The Dallas Mavericks’ billionaire owner acknowledged to Cointelegraph that he does not personally own any gold, demonstrating his commitment to his principles.

 

There are ongoing debates about whether is a superior store of value: gold or Bitcoin BTC tickers down $16,661 in both the cryptocurrency community and traditional investment circles.

 

The billionaire owner of the Dallas Mavericks, Mark Cuban, argued that Bitcoin is a superior store of value to gold on the most recent episode of Bill Maher’s Club Random podcast, which aired on December 26.

 

Cuban responded with a cheeky agreement, saying, “I want Bitcoin to fall down a lot farther so I can purchase some more,” in response to Maher’s outright admission that he is “rooting against Bitcoin.”

 

Maher was then given a polite reprimand by Cuban, who said, “If you have gold, you’re dumb as fuck,” before advising him to “just acquire Bitcoin.”

 

In their subsequent discussion of the advantages and disadvantages of both asset classes, the billionaire emphasized to Maher that “you don’t own the physical gold, do you?” while asserting that gold “is not a hedge against anything.”

 

Cuban acknowledged to Cointelegraph that he did indeed hold more Bitcoin than gold, even going so far as to say, “Yes.
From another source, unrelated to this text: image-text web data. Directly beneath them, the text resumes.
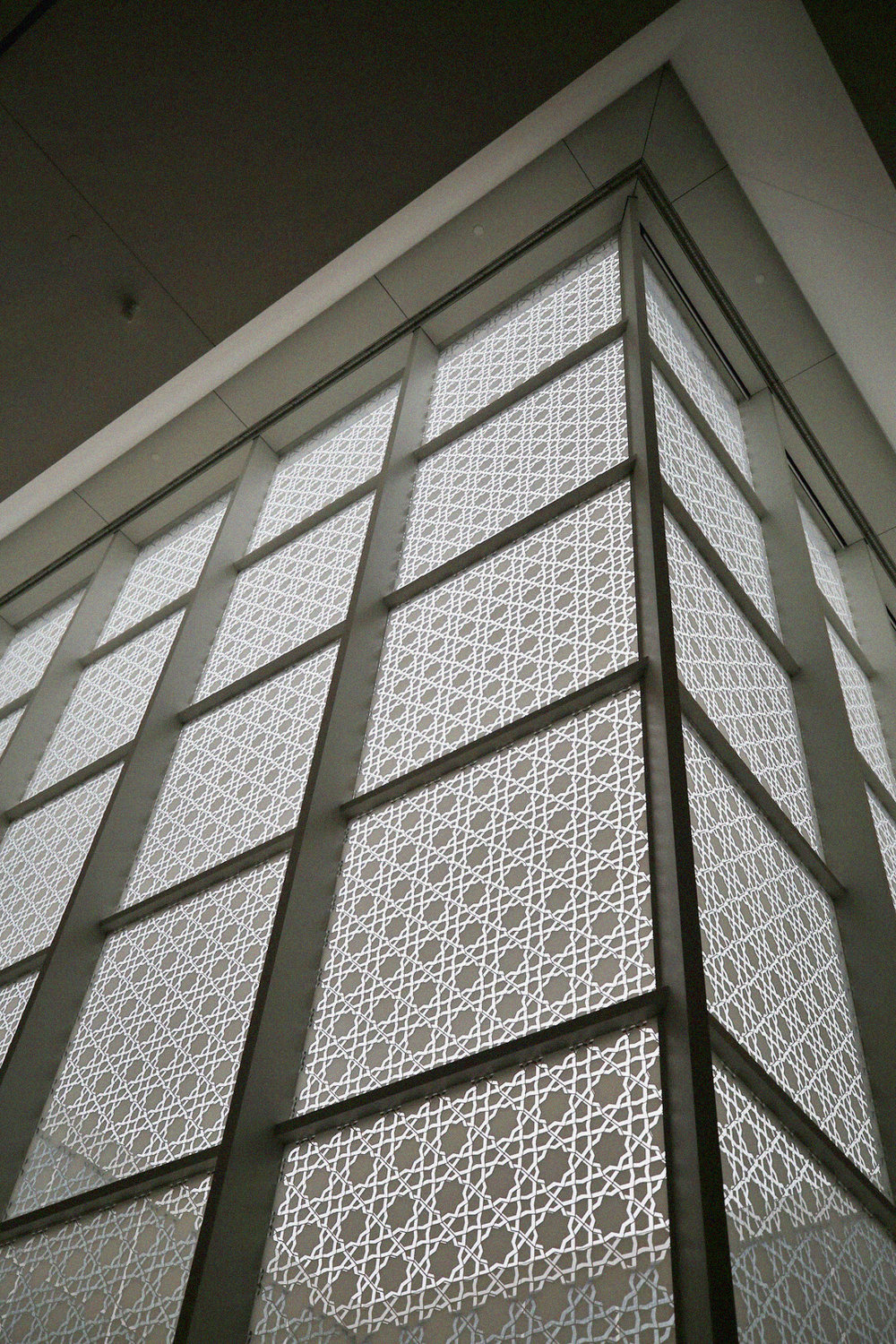 Aga Khan Museum - photos by woahstyle.com_9531.jpg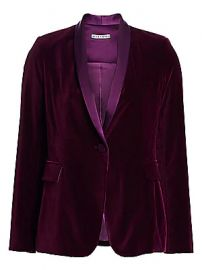 Alice   Olivia - Macey Velvet Single-Breasted Blazer at Saks Fifth Avenue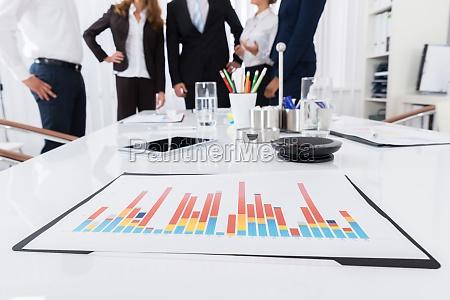 digital tablet and graph on desk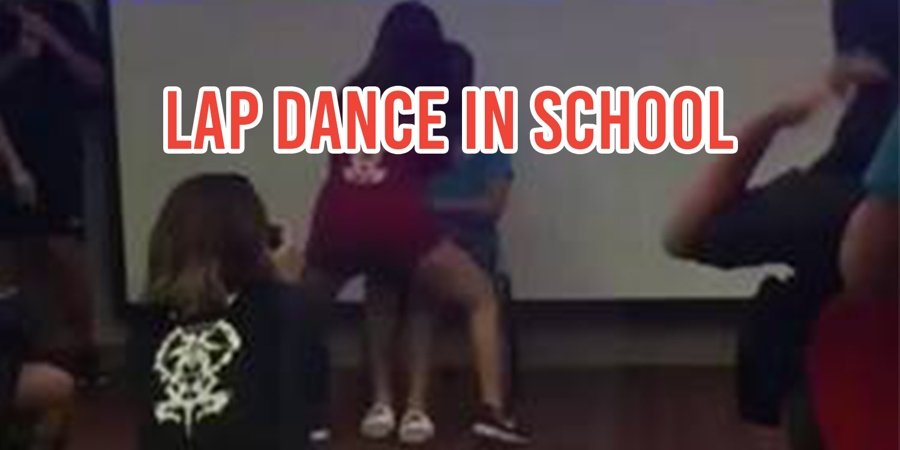 College Girl Lap Dance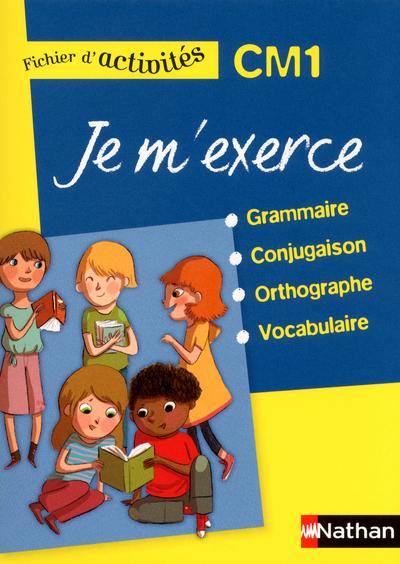 JE M'EXERCE-FICH.ELEVE- CM1 -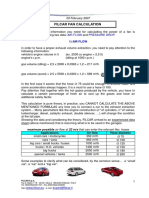 Filcar Fan Calculation 2007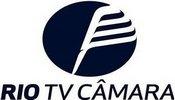 Rio TV Câmara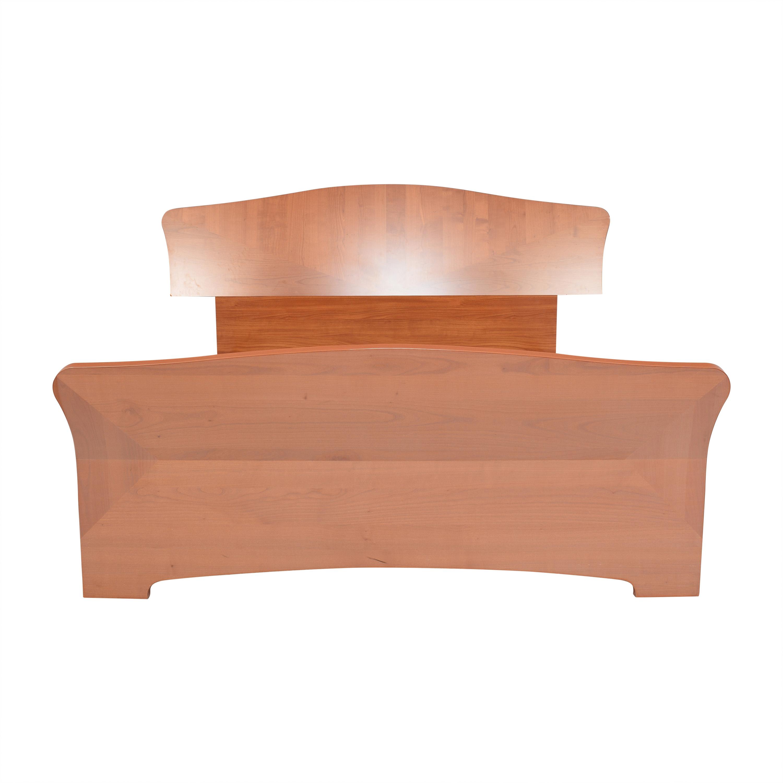 Italian-Style Queen Bed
I do not possess any gold. Cuban did, however, disagree with the notion that those who do not own their own cash or gold are necessarily asking for trouble. He did, nevertheless, admit that he personally chose to self-custody. He stated that valuable possessions should be stored safely as follows:

 

Depending on the location. There is a substantially higher risk if the custodial host lends out the gold or cryptocurrency for any purpose. I would make sure it’s a licensed business with necessary controls and liquidity minimum standards if you don’t self-custody.

 

According to a Cointelegraph article from October 25, increasing connections between Bitcoin and gold, the S&P 500, and the Nasdaq 100 showed that more investors are beginning to view BTC as a “relative safe haven.”

 

The increase in the correlation between Bitcoin and gold is one of the key signs reflecting investors’ trust in BTC despite the current economic slump, according to digital strategists at Bank of America.